Le Naira attire les jeunes investisseurs nigérians
Les jeunes Nigérians se tournent massivement vers l'investissement précoce, portés par des rendements en hausse et une inflation qui érode le pouvoir d'achat. Une mutation des habitudes financières qui redessine le paysage économique du pays.

À Lagos, Port Harcourt ou Kano, une nouvelle génération d'investisseurs bouscule les habitudes. Fini le temps où l'épargne dormait sur un compte courant. Désormais, les moins de 35 ans placent leurs nairas dans des titres publics, des actions ou des fonds monétaires, attirés par des rendements qui dépassent 20 % sur certains placements.
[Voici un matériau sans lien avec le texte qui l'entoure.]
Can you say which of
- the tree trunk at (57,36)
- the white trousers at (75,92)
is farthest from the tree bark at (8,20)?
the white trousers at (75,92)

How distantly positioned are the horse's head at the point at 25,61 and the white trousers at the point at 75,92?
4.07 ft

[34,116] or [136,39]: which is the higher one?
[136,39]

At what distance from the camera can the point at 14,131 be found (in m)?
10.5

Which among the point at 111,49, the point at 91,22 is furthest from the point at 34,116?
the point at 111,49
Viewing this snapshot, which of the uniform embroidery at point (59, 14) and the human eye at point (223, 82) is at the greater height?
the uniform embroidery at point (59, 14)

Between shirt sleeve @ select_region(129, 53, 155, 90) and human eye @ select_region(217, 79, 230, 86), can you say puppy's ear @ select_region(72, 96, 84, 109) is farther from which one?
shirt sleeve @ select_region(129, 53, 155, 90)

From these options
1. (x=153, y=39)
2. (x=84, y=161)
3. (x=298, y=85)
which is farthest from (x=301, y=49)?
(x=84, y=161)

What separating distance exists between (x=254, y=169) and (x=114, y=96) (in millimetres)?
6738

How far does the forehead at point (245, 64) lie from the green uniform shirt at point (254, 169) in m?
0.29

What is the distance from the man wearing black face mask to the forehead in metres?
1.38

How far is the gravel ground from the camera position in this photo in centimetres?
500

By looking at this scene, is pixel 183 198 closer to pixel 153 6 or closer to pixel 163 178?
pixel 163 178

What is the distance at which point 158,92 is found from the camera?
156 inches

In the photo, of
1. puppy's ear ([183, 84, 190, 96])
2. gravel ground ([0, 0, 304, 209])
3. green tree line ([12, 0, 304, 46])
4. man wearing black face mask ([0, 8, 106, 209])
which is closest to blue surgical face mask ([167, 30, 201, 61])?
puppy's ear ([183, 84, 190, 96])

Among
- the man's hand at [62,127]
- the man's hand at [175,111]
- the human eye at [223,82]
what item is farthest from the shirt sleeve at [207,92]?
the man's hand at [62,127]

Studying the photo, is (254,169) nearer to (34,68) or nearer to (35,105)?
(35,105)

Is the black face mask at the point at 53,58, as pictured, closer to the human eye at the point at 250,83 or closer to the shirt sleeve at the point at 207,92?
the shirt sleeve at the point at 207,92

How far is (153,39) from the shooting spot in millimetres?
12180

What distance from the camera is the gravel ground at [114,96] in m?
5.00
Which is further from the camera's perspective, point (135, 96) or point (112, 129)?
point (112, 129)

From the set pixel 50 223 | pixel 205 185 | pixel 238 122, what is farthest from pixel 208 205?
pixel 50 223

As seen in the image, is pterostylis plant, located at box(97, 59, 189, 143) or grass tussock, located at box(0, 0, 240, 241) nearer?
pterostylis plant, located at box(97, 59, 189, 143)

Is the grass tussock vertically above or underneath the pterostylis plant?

La banque centrale a relevé ses taux directeurs à plusieurs reprises pour juguler l'inflation, et les obligations d'État offrent des taux réels positifs, une première depuis des années.
Cette ruée vers l'investissement s'explique par une pression économique forte. L'inflation dépasse 30 % sur un an, et le Naira a perdu plus de 50 % de sa valeur face au dollar en deux ans. Les jeunes, souvent employés dans le secteur informel ou les startups, cherchent à préserver leur épargne. « Je place 20 % de mon salaire chaque mois en bons du Trésor », explique Chinedu, 29 ans, analyste à Abuja. « Avec les intérêts, je compense la hausse des prix. » Les plateformes numériques facilitent cette démarche, avec des interfaces simples et des tickets d'entrée à partir de 1 000 nairas (moins d'un dollar).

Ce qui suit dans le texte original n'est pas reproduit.